Input material ->
* * *
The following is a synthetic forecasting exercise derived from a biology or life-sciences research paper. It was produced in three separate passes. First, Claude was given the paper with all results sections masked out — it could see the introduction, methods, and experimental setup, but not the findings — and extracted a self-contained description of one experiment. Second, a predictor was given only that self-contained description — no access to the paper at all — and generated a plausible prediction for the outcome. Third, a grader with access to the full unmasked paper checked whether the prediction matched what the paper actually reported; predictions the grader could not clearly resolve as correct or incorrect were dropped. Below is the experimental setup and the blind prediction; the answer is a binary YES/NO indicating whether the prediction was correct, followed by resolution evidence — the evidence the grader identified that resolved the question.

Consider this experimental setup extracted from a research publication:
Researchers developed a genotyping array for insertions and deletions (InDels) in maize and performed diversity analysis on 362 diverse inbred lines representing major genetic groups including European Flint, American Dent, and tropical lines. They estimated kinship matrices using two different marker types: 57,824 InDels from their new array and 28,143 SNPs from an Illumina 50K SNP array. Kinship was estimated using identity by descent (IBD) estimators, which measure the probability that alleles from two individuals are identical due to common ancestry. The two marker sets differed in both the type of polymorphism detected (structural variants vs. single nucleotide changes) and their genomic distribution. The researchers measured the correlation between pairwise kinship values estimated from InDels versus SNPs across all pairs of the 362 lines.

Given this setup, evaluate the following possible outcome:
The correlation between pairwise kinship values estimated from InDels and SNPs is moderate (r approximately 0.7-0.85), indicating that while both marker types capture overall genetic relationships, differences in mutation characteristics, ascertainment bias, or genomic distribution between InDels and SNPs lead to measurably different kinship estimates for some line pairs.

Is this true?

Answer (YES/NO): NO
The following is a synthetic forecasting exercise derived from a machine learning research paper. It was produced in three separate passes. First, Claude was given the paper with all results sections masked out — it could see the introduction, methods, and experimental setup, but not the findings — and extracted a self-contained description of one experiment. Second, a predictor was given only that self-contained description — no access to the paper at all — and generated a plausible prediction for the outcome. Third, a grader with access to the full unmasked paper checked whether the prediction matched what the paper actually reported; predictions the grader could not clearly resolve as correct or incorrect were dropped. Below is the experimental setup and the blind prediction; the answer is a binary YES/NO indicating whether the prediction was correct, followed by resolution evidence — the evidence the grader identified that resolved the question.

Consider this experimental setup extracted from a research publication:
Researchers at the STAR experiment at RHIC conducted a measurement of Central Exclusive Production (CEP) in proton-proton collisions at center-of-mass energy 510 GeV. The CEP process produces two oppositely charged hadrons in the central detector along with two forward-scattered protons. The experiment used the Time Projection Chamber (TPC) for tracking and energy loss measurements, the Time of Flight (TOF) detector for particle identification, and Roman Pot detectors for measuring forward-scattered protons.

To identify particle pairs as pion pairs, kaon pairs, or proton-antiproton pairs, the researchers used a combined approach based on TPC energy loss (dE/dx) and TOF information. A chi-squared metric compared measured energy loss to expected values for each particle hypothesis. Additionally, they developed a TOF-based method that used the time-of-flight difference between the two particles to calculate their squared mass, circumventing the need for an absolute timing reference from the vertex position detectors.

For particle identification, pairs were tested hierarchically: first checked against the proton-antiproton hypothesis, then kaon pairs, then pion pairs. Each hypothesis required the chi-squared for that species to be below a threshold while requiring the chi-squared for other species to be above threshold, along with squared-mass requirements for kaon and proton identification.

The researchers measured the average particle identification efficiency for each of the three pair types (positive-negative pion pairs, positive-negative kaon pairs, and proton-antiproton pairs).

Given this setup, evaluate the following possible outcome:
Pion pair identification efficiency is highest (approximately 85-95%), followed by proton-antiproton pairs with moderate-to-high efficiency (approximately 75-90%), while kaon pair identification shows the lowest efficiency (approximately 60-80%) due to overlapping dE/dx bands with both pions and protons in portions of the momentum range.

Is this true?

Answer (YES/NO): NO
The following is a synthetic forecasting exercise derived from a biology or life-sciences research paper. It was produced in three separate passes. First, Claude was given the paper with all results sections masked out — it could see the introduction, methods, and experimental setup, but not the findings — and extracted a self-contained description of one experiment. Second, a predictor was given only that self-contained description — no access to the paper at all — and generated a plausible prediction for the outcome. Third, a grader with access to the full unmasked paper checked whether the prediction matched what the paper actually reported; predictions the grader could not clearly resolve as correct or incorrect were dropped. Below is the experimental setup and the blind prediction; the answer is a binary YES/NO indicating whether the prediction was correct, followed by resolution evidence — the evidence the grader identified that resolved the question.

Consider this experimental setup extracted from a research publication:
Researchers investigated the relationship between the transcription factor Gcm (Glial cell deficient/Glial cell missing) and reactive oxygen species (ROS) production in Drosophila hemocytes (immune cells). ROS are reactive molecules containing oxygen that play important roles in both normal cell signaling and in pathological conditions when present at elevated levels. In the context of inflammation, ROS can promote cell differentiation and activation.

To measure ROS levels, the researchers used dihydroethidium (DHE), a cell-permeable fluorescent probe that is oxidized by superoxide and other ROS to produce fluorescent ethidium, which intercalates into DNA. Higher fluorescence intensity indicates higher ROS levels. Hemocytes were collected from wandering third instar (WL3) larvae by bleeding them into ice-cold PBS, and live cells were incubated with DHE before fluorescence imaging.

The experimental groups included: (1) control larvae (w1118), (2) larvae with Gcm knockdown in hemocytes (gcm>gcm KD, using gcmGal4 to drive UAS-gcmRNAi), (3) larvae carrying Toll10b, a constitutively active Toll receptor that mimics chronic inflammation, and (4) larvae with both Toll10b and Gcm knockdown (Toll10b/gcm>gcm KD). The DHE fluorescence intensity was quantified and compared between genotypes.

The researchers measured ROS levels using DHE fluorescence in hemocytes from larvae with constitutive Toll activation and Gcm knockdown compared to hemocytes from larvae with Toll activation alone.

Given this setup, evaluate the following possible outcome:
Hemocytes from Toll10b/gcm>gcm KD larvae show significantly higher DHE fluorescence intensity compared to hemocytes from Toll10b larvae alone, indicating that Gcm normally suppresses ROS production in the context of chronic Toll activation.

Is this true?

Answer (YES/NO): YES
* * *
Task objective -> Once you have read the records above, set each one down again exactly.

Answer for the task ->
The following is a synthetic forecasting exercise derived from a biology or life-sciences research paper. It was produced in three separate passes. First, Claude was given the paper with all results sections masked out — it could see the introduction, methods, and experimental setup, but not the findings — and extracted a self-contained description of one experiment. Second, a predictor was given only that self-contained description — no access to the paper at all — and generated a plausible prediction for the outcome. Third, a grader with access to the full unmasked paper checked whether the prediction matched what the paper actually reported; predictions the grader could not clearly resolve as correct or incorrect were dropped. Below is the experimental setup and the blind prediction; the answer is a binary YES/NO indicating whether the prediction was correct, followed by resolution evidence — the evidence the grader identified that resolved the question.

Consider this experimental setup extracted from a research publication:
Researchers developed a genotyping array for insertions and deletions (InDels) in maize and performed diversity analysis on 362 diverse inbred lines representing major genetic groups including European Flint, American Dent, and tropical lines. They estimated kinship matrices using two different marker types: 57,824 InDels from their new array and 28,143 SNPs from an Illumina 50K SNP array. Kinship was estimated using identity by descent (IBD) estimators, which measure the probability that alleles from two individuals are identical due to common ancestry. The two marker sets differed in both the type of polymorphism detected (structural variants vs. single nucleotide changes) and their genomic distribution. The researchers measured the correlation between pairwise kinship values estimated from InDels versus SNPs across all pairs of the 362 lines.

Given this setup, evaluate the following possible outcome:
The correlation between pairwise kinship values estimated from InDels and SNPs is moderate (r approximately 0.7-0.85), indicating that while both marker types capture overall genetic relationships, differences in mutation characteristics, ascertainment bias, or genomic distribution between InDels and SNPs lead to measurably different kinship estimates for some line pairs.

Is this true?

Answer (YES/NO): NO
The following is a synthetic forecasting exercise derived from a machine learning research paper. It was produced in three separate passes. First, Claude was given the paper with all results sections masked out — it could see the introduction, methods, and experimental setup, but not the findings — and extracted a self-contained description of one experiment. Second, a predictor was given only that self-contained description — no access to the paper at all — and generated a plausible prediction for the outcome. Third, a grader with access to the full unmasked paper checked whether the prediction matched what the paper actually reported; predictions the grader could not clearly resolve as correct or incorrect were dropped. Below is the experimental setup and the blind prediction; the answer is a binary YES/NO indicating whether the prediction was correct, followed by resolution evidence — the evidence the grader identified that resolved the question.

Consider this experimental setup extracted from a research publication:
Researchers at the STAR experiment at RHIC conducted a measurement of Central Exclusive Production (CEP) in proton-proton collisions at center-of-mass energy 510 GeV. The CEP process produces two oppositely charged hadrons in the central detector along with two forward-scattered protons. The experiment used the Time Projection Chamber (TPC) for tracking and energy loss measurements, the Time of Flight (TOF) detector for particle identification, and Roman Pot detectors for measuring forward-scattered protons.

To identify particle pairs as pion pairs, kaon pairs, or proton-antiproton pairs, the researchers used a combined approach based on TPC energy loss (dE/dx) and TOF information. A chi-squared metric compared measured energy loss to expected values for each particle hypothesis. Additionally, they developed a TOF-based method that used the time-of-flight difference between the two particles to calculate their squared mass, circumventing the need for an absolute timing reference from the vertex position detectors.

For particle identification, pairs were tested hierarchically: first checked against the proton-antiproton hypothesis, then kaon pairs, then pion pairs. Each hypothesis required the chi-squared for that species to be below a threshold while requiring the chi-squared for other species to be above threshold, along with squared-mass requirements for kaon and proton identification.

The researchers measured the average particle identification efficiency for each of the three pair types (positive-negative pion pairs, positive-negative kaon pairs, and proton-antiproton pairs).

Given this setup, evaluate the following possible outcome:
Pion pair identification efficiency is highest (approximately 85-95%), followed by proton-antiproton pairs with moderate-to-high efficiency (approximately 75-90%), while kaon pair identification shows the lowest efficiency (approximately 60-80%) due to overlapping dE/dx bands with both pions and protons in portions of the momentum range.

Is this true?

Answer (YES/NO): NO
The following is a synthetic forecasting exercise derived from a biology or life-sciences research paper. It was produced in three separate passes. First, Claude was given the paper with all results sections masked out — it could see the introduction, methods, and experimental setup, but not the findings — and extracted a self-contained description of one experiment. Second, a predictor was given only that self-contained description — no access to the paper at all — and generated a plausible prediction for the outcome. Third, a grader with access to the full unmasked paper checked whether the prediction matched what the paper actually reported; predictions the grader could not clearly resolve as correct or incorrect were dropped. Below is the experimental setup and the blind prediction; the answer is a binary YES/NO indicating whether the prediction was correct, followed by resolution evidence — the evidence the grader identified that resolved the question.

Consider this experimental setup extracted from a research publication:
Researchers investigated the relationship between the transcription factor Gcm (Glial cell deficient/Glial cell missing) and reactive oxygen species (ROS) production in Drosophila hemocytes (immune cells). ROS are reactive molecules containing oxygen that play important roles in both normal cell signaling and in pathological conditions when present at elevated levels. In the context of inflammation, ROS can promote cell differentiation and activation.

To measure ROS levels, the researchers used dihydroethidium (DHE), a cell-permeable fluorescent probe that is oxidized by superoxide and other ROS to produce fluorescent ethidium, which intercalates into DNA. Higher fluorescence intensity indicates higher ROS levels. Hemocytes were collected from wandering third instar (WL3) larvae by bleeding them into ice-cold PBS, and live cells were incubated with DHE before fluorescence imaging.

The experimental groups included: (1) control larvae (w1118), (2) larvae with Gcm knockdown in hemocytes (gcm>gcm KD, using gcmGal4 to drive UAS-gcmRNAi), (3) larvae carrying Toll10b, a constitutively active Toll receptor that mimics chronic inflammation, and (4) larvae with both Toll10b and Gcm knockdown (Toll10b/gcm>gcm KD). The DHE fluorescence intensity was quantified and compared between genotypes.

The researchers measured ROS levels using DHE fluorescence in hemocytes from larvae with constitutive Toll activation and Gcm knockdown compared to hemocytes from larvae with Toll activation alone.

Given this setup, evaluate the following possible outcome:
Hemocytes from Toll10b/gcm>gcm KD larvae show significantly higher DHE fluorescence intensity compared to hemocytes from Toll10b larvae alone, indicating that Gcm normally suppresses ROS production in the context of chronic Toll activation.

Is this true?

Answer (YES/NO): YES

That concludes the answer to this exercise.